▶ _Problem details_
Produce an exact copy of the lines from the line containing "What is the distance of" through the last line of the entries below, and only those lines.

** Start of Input material **

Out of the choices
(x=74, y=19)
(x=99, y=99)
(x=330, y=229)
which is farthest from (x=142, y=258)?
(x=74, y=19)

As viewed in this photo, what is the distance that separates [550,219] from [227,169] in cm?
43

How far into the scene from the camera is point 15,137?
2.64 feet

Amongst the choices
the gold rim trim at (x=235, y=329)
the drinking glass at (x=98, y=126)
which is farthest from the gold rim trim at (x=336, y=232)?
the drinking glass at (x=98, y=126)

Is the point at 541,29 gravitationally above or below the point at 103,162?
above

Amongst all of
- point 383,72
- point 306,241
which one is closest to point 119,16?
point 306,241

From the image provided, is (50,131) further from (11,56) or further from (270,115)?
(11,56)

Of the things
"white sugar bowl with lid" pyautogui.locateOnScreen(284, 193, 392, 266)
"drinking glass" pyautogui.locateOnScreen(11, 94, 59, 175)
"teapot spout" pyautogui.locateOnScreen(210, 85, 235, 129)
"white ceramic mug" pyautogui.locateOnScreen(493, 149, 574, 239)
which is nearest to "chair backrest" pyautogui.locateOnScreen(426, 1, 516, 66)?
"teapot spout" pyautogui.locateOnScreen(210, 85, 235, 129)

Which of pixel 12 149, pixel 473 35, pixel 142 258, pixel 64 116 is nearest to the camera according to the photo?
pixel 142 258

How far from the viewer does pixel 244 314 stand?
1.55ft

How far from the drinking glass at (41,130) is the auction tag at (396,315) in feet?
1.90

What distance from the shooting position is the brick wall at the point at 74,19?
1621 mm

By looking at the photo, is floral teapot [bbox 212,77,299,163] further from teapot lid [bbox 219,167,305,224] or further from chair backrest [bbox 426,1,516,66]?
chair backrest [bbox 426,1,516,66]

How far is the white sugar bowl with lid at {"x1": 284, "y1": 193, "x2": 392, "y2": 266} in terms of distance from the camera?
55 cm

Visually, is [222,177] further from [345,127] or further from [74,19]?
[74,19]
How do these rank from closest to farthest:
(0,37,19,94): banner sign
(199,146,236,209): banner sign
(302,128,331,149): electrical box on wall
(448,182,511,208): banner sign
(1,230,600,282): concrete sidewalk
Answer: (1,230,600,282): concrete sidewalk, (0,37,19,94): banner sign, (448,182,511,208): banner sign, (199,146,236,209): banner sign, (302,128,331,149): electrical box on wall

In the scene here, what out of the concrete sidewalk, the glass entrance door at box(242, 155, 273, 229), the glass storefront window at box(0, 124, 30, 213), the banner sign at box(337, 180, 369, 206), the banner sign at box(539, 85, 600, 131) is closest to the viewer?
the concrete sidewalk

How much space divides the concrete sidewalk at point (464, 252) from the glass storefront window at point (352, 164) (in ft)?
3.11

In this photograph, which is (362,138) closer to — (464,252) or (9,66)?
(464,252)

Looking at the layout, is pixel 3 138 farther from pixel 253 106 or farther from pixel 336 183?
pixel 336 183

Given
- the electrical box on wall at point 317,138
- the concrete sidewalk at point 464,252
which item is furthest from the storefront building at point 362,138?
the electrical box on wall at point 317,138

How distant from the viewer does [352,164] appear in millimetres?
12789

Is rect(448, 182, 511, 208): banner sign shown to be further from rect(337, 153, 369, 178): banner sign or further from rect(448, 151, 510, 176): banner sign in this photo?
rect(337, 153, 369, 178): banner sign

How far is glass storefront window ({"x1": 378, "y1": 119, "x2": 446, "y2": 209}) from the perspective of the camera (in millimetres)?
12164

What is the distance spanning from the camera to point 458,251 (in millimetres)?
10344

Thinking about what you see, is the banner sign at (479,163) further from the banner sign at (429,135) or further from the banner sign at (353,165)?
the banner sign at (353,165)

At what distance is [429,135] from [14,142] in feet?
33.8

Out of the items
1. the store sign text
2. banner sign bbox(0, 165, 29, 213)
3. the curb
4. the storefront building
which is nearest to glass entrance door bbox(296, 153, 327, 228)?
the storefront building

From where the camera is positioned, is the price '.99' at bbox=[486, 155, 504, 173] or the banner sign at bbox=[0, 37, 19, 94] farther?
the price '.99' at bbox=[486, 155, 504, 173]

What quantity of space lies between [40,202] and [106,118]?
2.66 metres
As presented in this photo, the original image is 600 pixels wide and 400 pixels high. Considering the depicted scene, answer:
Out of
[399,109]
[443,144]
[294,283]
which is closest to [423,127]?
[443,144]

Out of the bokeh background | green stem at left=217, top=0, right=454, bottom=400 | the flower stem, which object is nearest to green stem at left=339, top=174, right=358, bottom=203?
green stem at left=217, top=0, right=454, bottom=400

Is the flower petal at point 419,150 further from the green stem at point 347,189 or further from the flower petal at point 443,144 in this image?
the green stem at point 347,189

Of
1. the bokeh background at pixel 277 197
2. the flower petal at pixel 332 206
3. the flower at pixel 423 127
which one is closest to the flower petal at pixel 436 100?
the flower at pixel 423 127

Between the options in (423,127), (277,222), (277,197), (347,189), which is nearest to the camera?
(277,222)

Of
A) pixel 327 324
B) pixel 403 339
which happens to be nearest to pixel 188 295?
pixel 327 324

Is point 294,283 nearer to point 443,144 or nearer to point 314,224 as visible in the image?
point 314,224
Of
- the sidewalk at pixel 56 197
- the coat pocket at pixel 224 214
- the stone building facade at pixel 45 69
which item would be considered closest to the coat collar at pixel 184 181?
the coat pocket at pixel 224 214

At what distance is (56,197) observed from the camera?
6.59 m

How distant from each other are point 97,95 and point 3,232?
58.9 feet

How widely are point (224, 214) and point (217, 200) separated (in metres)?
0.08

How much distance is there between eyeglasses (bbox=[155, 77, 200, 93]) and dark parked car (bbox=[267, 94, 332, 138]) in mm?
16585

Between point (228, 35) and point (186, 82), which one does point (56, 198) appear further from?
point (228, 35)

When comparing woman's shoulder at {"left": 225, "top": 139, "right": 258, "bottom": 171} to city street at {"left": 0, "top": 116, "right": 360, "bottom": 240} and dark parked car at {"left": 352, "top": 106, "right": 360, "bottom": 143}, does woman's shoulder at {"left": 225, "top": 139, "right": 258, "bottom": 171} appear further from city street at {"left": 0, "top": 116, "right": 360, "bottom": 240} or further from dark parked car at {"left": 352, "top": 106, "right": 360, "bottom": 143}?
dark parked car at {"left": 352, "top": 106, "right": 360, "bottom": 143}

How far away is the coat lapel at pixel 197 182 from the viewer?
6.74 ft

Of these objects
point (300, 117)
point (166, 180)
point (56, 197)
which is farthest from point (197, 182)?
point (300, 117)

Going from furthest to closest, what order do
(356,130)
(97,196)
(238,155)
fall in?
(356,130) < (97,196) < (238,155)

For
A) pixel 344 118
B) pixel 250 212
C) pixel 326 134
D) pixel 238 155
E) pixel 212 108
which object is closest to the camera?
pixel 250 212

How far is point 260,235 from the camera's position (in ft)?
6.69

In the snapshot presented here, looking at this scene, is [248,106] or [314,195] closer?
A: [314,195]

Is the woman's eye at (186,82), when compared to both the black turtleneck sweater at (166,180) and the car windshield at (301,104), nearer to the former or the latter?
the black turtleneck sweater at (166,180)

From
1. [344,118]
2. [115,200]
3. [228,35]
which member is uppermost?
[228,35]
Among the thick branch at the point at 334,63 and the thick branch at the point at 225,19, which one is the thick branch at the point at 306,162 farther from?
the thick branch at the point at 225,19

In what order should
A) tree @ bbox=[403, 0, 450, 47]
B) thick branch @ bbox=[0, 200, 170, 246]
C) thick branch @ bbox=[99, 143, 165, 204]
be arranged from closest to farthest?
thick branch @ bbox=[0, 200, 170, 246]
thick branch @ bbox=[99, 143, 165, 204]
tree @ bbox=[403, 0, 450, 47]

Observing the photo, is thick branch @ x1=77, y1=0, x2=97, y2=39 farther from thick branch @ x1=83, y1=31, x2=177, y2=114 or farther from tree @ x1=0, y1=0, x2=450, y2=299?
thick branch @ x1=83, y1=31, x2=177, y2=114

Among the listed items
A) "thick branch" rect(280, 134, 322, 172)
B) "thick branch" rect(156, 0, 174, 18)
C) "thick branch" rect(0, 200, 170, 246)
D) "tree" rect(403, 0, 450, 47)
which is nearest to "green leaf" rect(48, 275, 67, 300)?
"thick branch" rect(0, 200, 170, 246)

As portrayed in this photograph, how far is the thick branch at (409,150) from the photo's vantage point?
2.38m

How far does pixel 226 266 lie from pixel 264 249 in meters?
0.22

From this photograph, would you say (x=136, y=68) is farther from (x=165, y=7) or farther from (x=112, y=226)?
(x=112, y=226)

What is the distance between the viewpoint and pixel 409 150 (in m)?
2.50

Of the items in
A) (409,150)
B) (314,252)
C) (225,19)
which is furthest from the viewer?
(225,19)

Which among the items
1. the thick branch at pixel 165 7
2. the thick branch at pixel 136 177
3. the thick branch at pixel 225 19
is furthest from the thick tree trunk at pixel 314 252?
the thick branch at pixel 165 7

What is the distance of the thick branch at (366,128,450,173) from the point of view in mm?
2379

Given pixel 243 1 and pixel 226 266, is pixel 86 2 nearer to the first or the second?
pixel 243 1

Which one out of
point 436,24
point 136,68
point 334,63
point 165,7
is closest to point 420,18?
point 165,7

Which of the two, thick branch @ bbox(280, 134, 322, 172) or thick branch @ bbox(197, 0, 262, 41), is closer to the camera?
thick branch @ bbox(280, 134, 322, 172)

** End of Input material **

▶ _The reply_
What is the distance of the thick branch at (366,128,450,173) from the point of view in mm?
2379

Given pixel 243 1 and pixel 226 266, is pixel 86 2 nearer to the first or the second?
pixel 243 1

Which one out of
point 436,24
point 136,68
point 334,63
point 165,7
is closest to point 420,18?
point 165,7

Which of the two, thick branch @ bbox(280, 134, 322, 172) or thick branch @ bbox(197, 0, 262, 41), is closer to the camera?
thick branch @ bbox(280, 134, 322, 172)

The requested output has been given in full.